BEGIN STUDY MATERIAL

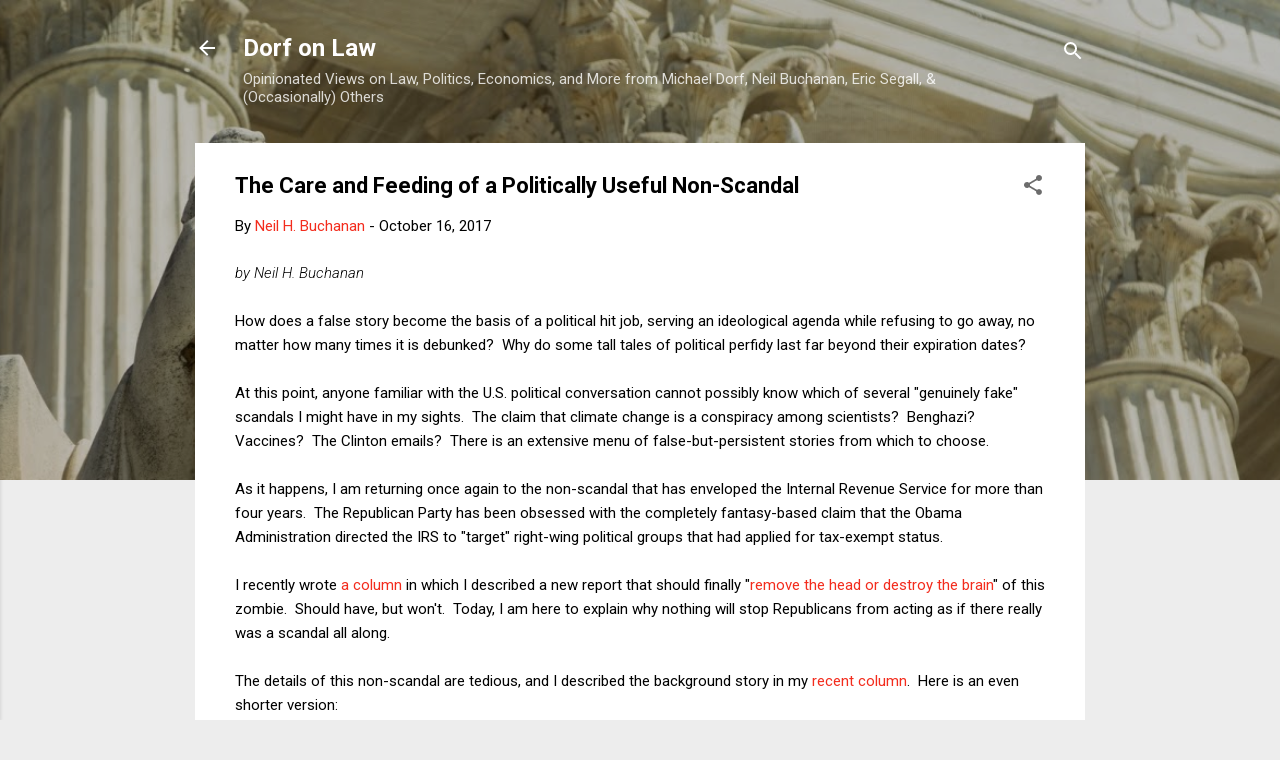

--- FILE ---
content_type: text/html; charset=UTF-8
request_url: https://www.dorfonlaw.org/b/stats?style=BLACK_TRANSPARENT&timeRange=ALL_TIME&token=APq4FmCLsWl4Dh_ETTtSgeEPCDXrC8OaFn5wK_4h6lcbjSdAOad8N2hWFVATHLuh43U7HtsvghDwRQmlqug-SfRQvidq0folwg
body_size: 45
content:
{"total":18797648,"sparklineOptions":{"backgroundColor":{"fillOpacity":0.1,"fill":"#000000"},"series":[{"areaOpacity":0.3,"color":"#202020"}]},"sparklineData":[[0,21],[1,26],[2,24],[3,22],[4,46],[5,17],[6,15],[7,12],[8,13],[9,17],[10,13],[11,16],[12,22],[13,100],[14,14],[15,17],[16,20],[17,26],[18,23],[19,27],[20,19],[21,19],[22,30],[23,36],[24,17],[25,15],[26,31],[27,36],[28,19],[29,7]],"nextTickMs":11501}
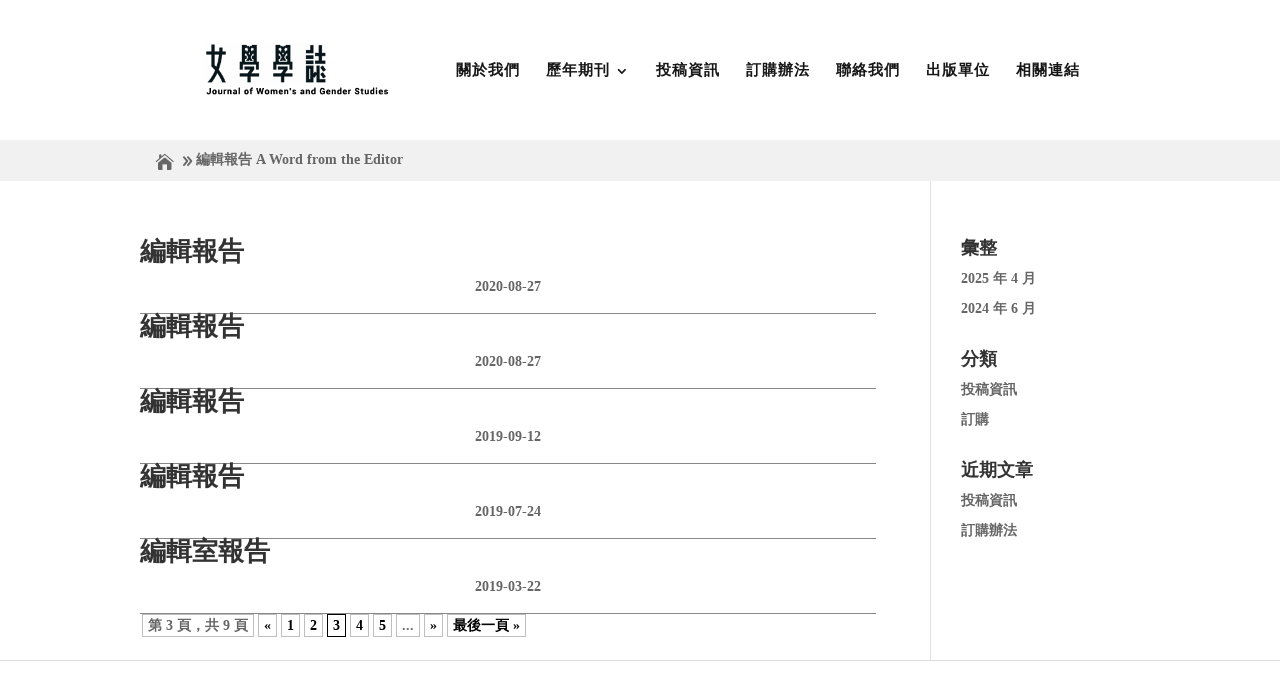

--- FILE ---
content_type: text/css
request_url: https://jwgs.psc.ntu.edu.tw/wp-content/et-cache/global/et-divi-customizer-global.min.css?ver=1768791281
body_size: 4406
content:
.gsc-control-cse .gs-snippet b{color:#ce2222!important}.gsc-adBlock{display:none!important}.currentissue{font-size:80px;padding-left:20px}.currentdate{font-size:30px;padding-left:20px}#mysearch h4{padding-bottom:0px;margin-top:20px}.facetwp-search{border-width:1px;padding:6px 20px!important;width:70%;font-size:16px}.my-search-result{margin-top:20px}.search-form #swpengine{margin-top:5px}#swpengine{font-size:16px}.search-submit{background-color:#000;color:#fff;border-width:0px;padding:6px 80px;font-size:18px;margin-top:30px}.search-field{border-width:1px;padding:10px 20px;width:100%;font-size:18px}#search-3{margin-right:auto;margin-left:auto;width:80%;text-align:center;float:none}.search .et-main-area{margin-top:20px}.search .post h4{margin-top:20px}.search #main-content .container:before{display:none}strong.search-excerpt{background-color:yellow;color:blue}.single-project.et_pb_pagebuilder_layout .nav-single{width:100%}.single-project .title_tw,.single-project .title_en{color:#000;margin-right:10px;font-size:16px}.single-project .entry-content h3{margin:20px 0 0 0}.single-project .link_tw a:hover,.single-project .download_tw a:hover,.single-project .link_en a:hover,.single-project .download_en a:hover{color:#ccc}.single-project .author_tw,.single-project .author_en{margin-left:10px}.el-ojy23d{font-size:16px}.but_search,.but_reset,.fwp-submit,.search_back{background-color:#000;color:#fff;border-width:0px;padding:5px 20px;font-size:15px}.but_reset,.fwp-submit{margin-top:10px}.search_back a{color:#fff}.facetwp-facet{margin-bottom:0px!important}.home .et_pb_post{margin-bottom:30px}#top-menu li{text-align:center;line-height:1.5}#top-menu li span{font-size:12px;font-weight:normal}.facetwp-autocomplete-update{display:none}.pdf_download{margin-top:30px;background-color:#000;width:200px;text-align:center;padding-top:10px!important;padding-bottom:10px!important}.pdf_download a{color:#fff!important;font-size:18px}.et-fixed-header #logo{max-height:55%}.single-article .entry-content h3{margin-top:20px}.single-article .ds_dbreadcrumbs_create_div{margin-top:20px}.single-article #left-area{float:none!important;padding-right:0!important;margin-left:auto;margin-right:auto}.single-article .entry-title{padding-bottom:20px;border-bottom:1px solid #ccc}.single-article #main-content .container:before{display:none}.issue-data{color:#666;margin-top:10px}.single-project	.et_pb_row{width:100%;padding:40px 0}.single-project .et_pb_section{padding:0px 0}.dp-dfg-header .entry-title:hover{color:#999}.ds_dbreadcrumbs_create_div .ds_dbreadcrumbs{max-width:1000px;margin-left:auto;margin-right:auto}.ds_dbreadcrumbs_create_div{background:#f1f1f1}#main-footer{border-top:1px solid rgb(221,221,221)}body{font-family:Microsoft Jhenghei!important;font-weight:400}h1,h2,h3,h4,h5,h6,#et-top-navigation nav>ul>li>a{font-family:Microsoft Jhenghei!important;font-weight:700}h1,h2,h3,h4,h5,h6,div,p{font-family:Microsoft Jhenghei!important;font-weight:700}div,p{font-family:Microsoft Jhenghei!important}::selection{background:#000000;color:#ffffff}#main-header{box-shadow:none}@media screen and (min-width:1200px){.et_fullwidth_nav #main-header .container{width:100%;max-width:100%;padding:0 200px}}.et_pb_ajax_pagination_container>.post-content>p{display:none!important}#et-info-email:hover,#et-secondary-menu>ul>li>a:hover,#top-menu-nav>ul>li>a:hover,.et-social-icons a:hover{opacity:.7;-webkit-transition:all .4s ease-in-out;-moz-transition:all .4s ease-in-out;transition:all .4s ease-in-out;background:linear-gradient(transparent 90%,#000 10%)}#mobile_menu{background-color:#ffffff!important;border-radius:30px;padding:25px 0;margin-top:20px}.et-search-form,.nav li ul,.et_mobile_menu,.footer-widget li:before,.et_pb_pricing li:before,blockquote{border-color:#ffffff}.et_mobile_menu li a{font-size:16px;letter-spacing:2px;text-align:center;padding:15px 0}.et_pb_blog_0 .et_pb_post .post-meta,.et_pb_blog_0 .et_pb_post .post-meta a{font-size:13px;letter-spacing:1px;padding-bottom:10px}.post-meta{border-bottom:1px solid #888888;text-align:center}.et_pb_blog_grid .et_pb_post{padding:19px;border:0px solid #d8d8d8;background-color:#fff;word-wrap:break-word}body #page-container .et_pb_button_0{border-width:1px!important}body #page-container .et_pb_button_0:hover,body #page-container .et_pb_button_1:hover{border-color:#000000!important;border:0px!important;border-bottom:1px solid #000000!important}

END STUDY MATERIAL
BEGIN STUDY MATERIAL

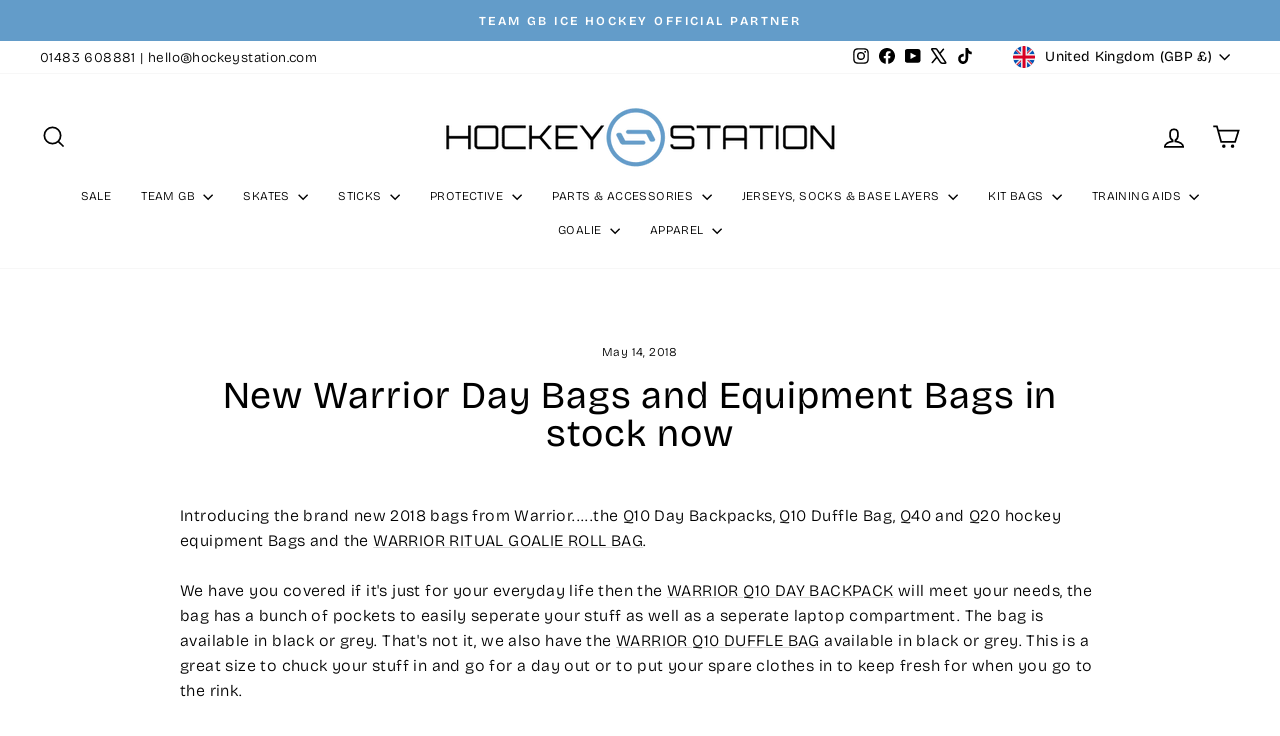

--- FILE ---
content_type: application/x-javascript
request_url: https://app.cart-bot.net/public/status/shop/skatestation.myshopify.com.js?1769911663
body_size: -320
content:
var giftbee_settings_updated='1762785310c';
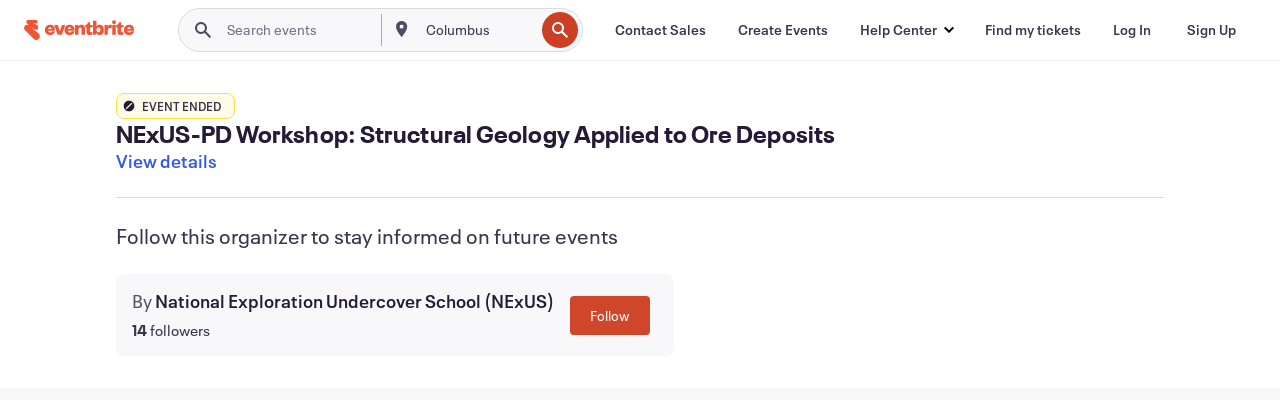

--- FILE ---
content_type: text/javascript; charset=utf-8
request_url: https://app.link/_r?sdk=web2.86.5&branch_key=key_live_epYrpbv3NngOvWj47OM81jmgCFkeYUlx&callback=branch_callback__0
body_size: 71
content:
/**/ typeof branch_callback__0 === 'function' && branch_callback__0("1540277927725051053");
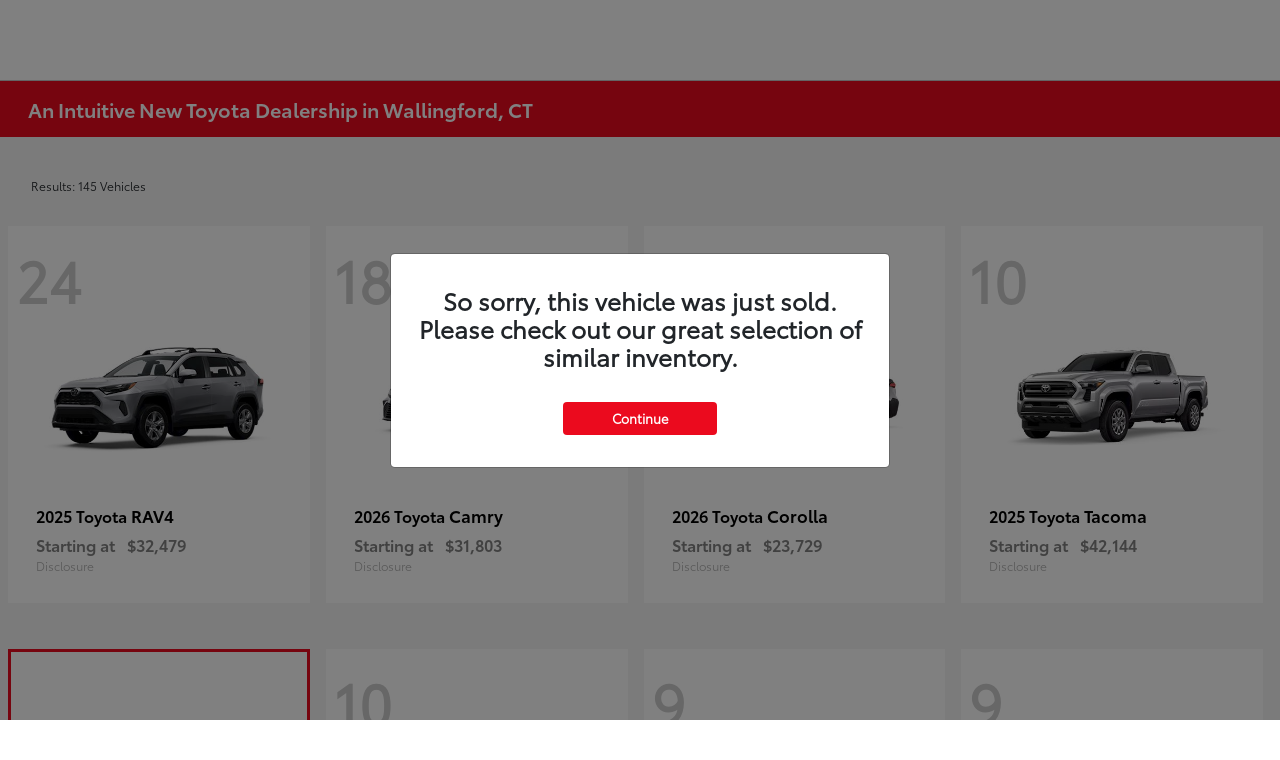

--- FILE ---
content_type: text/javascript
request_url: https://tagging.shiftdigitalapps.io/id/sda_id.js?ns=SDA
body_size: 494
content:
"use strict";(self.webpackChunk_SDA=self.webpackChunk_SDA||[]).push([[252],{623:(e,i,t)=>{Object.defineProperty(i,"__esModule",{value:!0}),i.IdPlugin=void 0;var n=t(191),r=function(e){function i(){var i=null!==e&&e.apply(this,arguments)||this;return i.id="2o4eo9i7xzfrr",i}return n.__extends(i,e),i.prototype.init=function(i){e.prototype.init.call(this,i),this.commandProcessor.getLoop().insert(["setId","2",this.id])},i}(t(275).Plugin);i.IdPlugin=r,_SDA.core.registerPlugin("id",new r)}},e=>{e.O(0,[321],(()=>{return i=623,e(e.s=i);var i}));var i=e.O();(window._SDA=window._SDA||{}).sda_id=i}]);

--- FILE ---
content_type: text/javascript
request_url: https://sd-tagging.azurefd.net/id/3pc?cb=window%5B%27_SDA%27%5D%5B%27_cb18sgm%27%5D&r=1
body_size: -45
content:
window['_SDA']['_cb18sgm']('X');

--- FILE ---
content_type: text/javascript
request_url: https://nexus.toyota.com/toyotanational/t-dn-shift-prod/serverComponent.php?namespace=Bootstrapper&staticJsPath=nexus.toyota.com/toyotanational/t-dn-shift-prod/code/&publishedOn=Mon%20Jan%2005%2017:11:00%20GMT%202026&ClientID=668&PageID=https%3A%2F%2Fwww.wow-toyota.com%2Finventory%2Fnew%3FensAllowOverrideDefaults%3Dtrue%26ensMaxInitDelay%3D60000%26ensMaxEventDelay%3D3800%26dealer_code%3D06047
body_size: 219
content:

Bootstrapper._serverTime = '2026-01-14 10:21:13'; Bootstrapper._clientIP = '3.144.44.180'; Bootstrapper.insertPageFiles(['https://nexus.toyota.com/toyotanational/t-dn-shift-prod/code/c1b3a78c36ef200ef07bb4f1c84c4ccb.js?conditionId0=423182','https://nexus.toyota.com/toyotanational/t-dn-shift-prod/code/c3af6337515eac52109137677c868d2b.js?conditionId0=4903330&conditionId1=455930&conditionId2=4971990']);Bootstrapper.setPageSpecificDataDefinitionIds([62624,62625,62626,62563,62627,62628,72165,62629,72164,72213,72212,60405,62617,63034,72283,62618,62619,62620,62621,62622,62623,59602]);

END STUDY MATERIAL

**ABOUT THIS EXERCISE**
Among the lines above, find the ones containing "prod" and copy them.

**SOLUTION**
request_url: https://nexus.toyota.com/toyotanational/t-dn-shift-prod/serverComponent.php?namespace=Bootstrapper&staticJsPath=nexus.toyota.com/toyotanational/t-dn-shift-prod/code/&publishedOn=Mon%20Jan%2005%2017:11:00%20GMT%202026&ClientID=668&PageID=https%3A%2F%2Fwww.wow-toyota.com%2Finventory%2Fnew%3FensAllowOverrideDefaults%3Dtrue%26ensMaxInitDelay%3D60000%26ensMaxEventDelay%3D3800%26dealer_code%3D06047
Bootstrapper._serverTime = '2026-01-14 10:21:13'; Bootstrapper._clientIP = '3.144.44.180'; Bootstrapper.insertPageFiles(['https://nexus.toyota.com/toyotanational/t-dn-shift-prod/code/c1b3a78c36ef200ef07bb4f1c84c4ccb.js?conditionId0=423182','https://nexus.toyota.com/toyotanational/t-dn-shift-prod/code/c3af6337515eac52109137677c868d2b.js?conditionId0=4903330&conditionId1=455930&conditionId2=4971990']);Bootstrapper.setPageSpecificDataDefinitionIds([62624,62625,62626,62563,62627,62628,72165,62629,72164,72213,72212,60405,62617,63034,72283,62618,62619,62620,62621,62622,62623,59602]);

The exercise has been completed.